I want to call attention to the fact that the steps undertaken through the mediation of Nureddin Pasha in Constantinople hap pened at the time when Ansawur was beaten in the district of Balikesri and when we had attained our first successes at Bolu.
We received no further telegrams from Nureddin Pasha; but he came personally to Angora in the middle of June, accompanied by Diarbekirli Kiasim Pasha. He declared that before working with us he wanted to know our opinions with regard to certain questions. They were:
1. What our intentions and views were regarding the Caliphate and Sultanate?
2. What our standpoint was concerning the question of Bol shevism?
3. Whether we had resolved to carry on a war against the Entente Powers especially against England.
The conversation took place at night in one of the rooms of our headquarters in the School of Agriculture. In addition to Kiasim Pasha who had arrived with Nureddin Pasha, Fewsi Pasha and Izzet Pasha, were present at that meeting. Nureddin Pasha did not consider the replies which he received to the first and second questions to be sufficient; but the reply to the third led to long and bitter discussions. For we had expressed ourselves to this effect: “Our aim is to secure the complete independence of our nation and the integrity of our territory within its national frontiers.

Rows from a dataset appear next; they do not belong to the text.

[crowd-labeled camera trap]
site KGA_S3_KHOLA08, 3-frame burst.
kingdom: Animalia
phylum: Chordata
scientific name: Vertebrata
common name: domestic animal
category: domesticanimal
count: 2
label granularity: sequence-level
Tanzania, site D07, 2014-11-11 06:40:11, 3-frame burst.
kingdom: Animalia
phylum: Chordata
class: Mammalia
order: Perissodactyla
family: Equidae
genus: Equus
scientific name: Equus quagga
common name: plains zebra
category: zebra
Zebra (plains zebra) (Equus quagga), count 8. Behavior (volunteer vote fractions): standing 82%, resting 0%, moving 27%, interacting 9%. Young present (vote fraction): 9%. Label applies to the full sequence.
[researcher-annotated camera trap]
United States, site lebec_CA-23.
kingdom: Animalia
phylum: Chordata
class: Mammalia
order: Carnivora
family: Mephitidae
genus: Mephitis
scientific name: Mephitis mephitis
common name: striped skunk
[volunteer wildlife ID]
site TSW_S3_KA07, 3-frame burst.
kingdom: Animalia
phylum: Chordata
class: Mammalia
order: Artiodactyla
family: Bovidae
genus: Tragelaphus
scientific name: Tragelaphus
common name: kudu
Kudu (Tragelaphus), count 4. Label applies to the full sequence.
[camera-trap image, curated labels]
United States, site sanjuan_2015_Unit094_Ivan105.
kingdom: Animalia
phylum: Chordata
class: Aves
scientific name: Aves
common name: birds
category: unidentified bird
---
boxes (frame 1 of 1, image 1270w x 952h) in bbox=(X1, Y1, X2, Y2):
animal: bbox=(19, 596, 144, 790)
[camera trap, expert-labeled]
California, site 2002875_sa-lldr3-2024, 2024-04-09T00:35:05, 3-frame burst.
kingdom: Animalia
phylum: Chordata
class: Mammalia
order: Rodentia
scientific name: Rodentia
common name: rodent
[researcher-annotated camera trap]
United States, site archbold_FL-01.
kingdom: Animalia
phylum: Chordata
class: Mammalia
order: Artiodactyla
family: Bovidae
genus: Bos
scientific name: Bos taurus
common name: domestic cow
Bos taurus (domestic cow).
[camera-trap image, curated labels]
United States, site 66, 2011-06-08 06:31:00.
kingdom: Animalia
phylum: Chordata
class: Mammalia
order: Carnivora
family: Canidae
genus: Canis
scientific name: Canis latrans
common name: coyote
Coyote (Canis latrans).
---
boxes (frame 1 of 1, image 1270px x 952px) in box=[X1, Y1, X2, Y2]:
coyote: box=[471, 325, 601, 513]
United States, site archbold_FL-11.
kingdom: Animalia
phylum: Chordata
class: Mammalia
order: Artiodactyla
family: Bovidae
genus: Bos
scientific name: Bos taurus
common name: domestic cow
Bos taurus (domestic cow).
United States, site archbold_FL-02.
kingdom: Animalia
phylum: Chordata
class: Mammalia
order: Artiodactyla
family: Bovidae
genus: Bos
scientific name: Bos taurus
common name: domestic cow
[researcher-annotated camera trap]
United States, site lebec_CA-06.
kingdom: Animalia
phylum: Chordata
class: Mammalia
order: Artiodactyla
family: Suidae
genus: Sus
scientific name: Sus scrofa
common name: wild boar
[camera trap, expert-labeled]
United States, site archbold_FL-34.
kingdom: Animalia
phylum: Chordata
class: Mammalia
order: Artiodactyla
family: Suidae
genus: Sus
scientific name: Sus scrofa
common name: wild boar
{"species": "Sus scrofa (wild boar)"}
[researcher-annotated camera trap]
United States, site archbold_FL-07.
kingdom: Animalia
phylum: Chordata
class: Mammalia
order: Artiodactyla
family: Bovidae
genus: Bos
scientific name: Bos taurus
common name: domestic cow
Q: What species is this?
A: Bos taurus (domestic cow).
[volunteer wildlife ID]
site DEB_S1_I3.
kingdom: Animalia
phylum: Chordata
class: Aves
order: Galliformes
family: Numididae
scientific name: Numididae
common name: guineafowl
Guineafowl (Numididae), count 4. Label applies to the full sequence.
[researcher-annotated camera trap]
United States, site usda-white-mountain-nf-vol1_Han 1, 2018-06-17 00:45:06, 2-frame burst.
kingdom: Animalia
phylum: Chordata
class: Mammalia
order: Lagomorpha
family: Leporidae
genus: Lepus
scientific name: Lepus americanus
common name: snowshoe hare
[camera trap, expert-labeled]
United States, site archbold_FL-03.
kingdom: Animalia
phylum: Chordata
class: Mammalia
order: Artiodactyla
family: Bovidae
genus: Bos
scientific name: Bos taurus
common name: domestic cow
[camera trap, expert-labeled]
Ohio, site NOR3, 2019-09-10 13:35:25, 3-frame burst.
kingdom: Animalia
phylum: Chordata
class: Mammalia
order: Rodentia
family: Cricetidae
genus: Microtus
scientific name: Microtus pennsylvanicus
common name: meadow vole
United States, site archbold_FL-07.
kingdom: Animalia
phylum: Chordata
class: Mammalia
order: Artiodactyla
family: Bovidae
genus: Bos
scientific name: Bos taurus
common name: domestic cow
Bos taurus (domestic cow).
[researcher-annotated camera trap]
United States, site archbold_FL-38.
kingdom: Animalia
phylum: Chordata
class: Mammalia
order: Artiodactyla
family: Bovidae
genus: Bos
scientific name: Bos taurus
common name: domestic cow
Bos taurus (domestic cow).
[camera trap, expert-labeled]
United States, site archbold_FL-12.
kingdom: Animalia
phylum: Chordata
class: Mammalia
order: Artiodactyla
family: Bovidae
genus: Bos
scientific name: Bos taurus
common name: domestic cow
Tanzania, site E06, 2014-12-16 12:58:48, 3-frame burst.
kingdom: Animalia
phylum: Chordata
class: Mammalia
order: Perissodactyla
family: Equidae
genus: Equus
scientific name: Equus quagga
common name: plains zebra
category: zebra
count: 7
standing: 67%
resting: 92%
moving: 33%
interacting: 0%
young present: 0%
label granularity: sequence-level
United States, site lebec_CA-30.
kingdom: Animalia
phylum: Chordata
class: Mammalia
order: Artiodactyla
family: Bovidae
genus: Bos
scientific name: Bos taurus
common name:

We shall fight and conquer every Power, whichever it might be, who would try to block our way and hinder us from the realisation of this aim. We are absolutely firm in our conviction and our determination.” It was this particular conception of ours that Nureddin Pasha had no faith in, and he refused to agree with us. Finally we told him: “When it comes to a discussion there is no question of changing our faith or of coming to new decisions. You will submit to the convictions of the nation as they have been hitherto drawn up and determined upon.” Then the question of the duties that would be assigned to him arose. We decided that he should take command of the district south of the Greek front and the civil administration of the Province of Konia as Vali, with the additional rank of Commandant of the district of Konia. On the i8 th June we appointed Fuad Pasha to command the entire Western front.